### Work instruction
Output only the lines below that start at the line containing "phylum: Arthropoda" and end at the line containing "common name: spotted hyena", with both ends kept.

Records from a collection
================================
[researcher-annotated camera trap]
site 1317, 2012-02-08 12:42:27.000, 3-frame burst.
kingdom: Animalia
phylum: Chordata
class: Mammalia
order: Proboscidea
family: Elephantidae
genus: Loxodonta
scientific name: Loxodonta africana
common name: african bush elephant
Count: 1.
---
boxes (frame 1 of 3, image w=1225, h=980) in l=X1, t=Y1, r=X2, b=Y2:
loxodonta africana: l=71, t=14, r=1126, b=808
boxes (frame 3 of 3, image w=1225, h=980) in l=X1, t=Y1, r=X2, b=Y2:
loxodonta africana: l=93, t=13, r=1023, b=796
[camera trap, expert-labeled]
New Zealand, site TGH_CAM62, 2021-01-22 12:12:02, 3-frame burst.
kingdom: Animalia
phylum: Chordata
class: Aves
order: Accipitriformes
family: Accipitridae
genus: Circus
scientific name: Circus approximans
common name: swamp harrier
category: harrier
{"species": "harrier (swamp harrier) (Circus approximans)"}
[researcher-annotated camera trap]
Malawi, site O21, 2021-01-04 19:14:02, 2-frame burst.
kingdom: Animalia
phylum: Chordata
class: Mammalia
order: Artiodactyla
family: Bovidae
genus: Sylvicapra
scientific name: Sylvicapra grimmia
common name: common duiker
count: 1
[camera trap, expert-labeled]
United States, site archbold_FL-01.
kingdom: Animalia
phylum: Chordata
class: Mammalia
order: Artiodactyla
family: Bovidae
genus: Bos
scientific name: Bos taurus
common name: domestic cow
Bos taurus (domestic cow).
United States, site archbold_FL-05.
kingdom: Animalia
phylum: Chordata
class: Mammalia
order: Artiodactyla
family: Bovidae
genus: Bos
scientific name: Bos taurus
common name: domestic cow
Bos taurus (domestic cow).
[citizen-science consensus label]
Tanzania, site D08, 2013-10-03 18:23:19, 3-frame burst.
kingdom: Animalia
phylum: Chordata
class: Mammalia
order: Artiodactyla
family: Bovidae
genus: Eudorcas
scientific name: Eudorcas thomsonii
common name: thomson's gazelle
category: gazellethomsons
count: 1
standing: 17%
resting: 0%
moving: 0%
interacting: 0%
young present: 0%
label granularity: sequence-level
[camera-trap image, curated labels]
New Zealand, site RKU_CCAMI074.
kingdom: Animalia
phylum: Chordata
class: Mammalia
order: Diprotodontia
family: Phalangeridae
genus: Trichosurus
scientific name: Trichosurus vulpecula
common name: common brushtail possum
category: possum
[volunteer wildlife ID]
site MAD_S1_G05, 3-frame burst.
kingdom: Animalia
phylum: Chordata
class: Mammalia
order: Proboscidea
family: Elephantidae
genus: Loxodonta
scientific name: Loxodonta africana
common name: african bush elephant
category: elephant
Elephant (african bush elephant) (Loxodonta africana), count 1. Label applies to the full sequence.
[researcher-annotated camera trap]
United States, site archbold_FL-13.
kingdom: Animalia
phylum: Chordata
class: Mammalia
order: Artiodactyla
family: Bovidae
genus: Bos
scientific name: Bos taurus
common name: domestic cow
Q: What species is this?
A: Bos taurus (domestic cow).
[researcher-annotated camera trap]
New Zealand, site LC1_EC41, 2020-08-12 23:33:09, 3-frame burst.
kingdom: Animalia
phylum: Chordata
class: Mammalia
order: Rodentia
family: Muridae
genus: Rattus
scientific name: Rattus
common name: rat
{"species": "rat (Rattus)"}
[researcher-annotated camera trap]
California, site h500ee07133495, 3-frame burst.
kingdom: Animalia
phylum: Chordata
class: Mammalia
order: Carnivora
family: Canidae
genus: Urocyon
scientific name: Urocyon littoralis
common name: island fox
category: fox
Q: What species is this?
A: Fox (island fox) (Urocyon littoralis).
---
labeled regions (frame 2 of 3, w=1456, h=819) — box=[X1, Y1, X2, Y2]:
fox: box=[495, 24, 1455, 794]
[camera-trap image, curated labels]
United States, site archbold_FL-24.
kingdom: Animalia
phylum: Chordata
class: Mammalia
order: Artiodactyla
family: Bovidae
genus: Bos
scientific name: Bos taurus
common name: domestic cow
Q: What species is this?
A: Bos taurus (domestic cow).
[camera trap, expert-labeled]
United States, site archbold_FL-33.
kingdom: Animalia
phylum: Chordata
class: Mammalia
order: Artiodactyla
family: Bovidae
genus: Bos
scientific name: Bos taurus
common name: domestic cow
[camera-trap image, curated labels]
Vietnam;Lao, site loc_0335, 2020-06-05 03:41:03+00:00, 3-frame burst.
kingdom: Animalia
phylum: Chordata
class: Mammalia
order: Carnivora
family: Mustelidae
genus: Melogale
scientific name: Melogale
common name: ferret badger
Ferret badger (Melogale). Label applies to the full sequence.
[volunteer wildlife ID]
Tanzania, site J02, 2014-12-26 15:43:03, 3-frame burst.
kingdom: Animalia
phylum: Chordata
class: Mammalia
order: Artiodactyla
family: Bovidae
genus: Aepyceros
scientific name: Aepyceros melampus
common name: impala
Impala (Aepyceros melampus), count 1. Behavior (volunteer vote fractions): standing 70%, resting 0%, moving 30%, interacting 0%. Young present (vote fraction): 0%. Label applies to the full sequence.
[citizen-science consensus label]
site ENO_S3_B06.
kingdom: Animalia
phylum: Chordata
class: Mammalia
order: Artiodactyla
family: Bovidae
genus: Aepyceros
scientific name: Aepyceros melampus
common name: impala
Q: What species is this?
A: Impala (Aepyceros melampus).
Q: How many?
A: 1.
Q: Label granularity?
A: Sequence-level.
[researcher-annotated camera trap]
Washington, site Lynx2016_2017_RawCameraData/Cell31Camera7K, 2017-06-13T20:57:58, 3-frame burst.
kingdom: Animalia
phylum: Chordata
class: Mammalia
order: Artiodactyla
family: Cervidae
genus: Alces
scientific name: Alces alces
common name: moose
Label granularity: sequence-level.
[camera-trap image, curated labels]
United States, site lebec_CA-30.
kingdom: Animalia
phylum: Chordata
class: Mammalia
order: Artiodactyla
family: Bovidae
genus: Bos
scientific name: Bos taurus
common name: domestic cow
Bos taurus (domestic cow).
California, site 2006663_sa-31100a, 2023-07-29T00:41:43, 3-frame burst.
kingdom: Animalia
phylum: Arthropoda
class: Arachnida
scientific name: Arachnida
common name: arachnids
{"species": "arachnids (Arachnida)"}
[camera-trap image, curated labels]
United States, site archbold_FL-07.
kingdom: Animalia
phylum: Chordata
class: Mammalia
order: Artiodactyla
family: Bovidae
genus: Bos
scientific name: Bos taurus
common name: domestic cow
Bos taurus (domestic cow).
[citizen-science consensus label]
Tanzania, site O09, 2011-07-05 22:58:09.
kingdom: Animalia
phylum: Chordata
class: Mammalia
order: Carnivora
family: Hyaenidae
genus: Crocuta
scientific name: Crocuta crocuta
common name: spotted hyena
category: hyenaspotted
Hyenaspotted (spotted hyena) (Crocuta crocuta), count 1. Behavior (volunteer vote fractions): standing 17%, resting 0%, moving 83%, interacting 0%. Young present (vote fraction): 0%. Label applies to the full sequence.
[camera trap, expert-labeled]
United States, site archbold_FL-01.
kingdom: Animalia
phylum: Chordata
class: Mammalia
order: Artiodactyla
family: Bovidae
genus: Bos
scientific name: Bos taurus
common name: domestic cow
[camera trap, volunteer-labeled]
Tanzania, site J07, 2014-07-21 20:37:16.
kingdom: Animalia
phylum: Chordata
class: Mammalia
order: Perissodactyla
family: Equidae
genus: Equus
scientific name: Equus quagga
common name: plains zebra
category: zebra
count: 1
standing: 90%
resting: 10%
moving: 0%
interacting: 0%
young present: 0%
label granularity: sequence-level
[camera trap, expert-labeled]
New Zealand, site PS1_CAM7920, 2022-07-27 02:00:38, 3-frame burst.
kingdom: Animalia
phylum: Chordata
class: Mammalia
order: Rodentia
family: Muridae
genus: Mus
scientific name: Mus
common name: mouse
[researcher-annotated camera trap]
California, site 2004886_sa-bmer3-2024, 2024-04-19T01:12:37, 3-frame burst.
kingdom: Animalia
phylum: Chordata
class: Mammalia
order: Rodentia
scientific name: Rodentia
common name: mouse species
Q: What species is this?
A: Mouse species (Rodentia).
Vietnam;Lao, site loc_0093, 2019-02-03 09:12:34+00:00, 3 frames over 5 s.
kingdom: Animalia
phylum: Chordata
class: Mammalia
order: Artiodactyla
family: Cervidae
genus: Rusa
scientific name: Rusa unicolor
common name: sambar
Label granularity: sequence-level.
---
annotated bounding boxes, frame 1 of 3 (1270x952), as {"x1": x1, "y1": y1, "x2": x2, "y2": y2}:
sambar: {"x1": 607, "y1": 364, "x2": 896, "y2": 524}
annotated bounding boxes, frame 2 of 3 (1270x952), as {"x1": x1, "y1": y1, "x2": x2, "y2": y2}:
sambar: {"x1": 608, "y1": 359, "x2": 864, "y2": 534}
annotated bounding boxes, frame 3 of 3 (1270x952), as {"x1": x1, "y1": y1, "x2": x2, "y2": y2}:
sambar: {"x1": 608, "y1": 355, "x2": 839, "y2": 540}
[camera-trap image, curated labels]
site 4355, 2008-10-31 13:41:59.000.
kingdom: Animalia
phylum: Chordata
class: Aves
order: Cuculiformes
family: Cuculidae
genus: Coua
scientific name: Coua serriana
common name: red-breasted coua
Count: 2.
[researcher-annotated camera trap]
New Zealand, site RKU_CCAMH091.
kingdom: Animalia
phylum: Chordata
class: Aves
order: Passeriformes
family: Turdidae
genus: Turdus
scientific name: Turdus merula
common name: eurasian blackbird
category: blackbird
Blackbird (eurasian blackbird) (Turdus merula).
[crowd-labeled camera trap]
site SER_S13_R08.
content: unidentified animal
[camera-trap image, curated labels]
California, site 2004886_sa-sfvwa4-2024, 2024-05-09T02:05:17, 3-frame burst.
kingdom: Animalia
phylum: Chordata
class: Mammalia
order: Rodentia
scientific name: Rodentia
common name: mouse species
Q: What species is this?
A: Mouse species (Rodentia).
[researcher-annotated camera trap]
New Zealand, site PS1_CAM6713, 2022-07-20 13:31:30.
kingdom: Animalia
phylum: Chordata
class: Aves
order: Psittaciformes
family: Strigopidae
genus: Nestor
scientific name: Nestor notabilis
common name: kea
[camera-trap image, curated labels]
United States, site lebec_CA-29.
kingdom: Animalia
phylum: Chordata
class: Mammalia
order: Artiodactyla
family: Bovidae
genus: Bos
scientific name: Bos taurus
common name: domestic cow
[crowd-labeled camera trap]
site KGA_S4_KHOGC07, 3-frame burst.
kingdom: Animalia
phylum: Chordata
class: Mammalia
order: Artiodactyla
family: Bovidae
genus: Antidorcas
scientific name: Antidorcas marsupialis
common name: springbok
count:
================================
### Solution for this problem
phylum: Arthropoda
class: Arachnida
scientific name: Arachnida
common name: arachnids
{"species": "arachnids (Arachnida)"}
[camera-trap image, curated labels]
United States, site archbold_FL-07.
kingdom: Animalia
phylum: Chordata
class: Mammalia
order: Artiodactyla
family: Bovidae
genus: Bos
scientific name: Bos taurus
common name: domestic cow
Bos taurus (domestic cow).
[citizen-science consensus label]
Tanzania, site O09, 2011-07-05 22:58:09.
kingdom: Animalia
phylum: Chordata
class: Mammalia
order: Carnivora
family: Hyaenidae
genus: Crocuta
scientific name: Crocuta crocuta
common name: spotted hyena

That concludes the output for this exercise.